***** Extract *****
Some comments on researchers that do not want to share data

Last week, PLoS published an updated data policy in which they are requiring that the data of each paper published must be available publicly. The specific wording was:

authors must make all data publicly available, without restriction, immediately upon publication of the article

Apparently the only change is that now it is required that the publication states where the data is available from, while before it was suggested. The post got a strong response and they have updated it to touch on some of the questions received. However, this is a great opportunity to ask ourselves why is there a strong resistance to share data.

Via Twitter, I stumbled upon this post in Neuropolarbear’s blog that listed several objections to the new policy. It is a good starting point for the discussion on the objections to data sharing that researchers usually have:

1. The policy implies major benefit of data sharing is new discoveries. Authorship on articles resulting is a frequently debated topic. Does PLoS have a policy on whether scoopers need to at least offer middle-position authorship to the people who collected the data?

I guess this will be a very debated issue, but in my opinion there should be no expectation of authorship. You are not a co-author if someone uses your paper in a review, why should you have this privilege with a bare dataset? Being an author entails both ownership of ideas and responsibility for what is published. I would not want either for someone else’s work, unless they want my opinion or expertise. People can already use your data in meta-analyses. Using the raw data is not different, just makes it easier to build a more robust meta-analysis.

2. Does PLoS propose any protections for authors who are worried someone will scoop them on reanalysis of their own data? How about a special vault where the data is posted publicly in one year?

Why would you re-analyze the data? PLoS is only requiring the data that relates to the conclusions presented in the paper, not the whole dataset collected as part of a project. Therefore, you have said most of what you wanted to say in the paper regarding that data, what reason there would be to re-analyze it? Furthermore, what is the chance that someone else will have the same ideas, hypotheses, analyses and conclusions you will from that dataset? If it is an obvious idea, then you should publish it in the same paper or simultaneously in another paper.
***** Source data *****
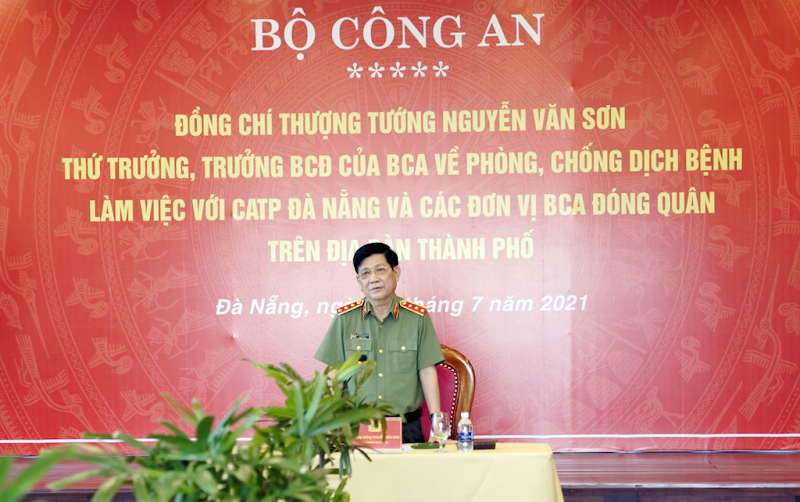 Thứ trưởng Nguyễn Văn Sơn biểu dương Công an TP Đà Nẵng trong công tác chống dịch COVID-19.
*****
***** Source data *****
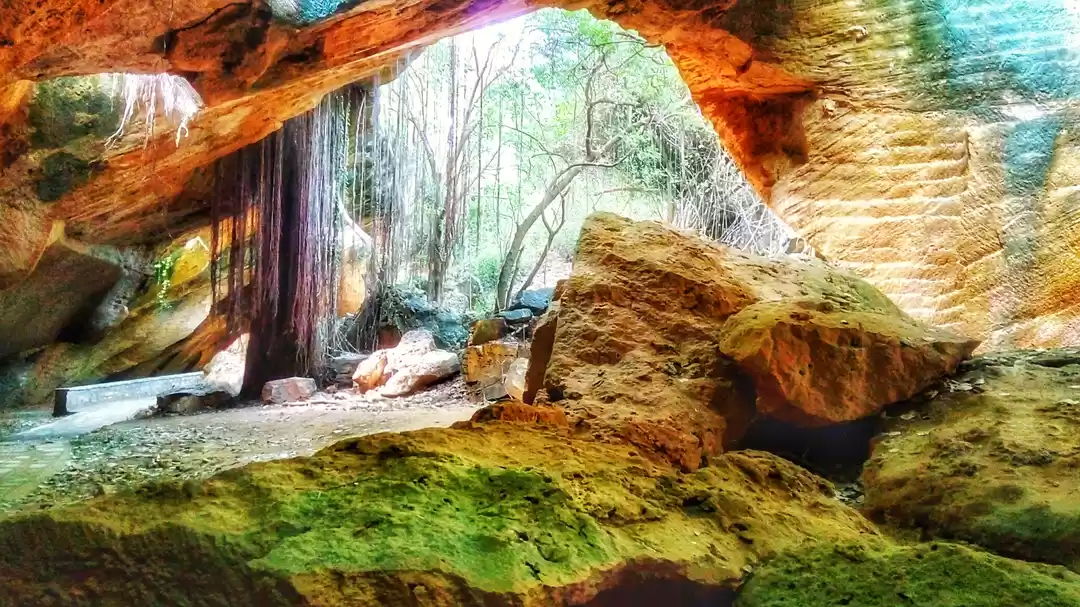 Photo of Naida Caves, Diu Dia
*****
- About this task
For each statement, say yes or no according to the post on data sharing, and quote the words of the post that decide it. (a) Under the updated PLoS policy, a publication must state where its data is available from, which was earlier only suggested. (b) PLoS requires authors to share the whole dataset collected as part of a project. (c) The writer holds that people who collected the data should expect authorship on papers that reuse it.

- Answer for this exercise
(a) Yes: "now it is required that the publication states where the data is available from, while before it was suggested"
(b) No: "PLoS is only requiring the data that relates to the conclusions presented in the paper, not the whole dataset collected as part of a project"
(c) No: "in my opinion there should be no expectation of authorship"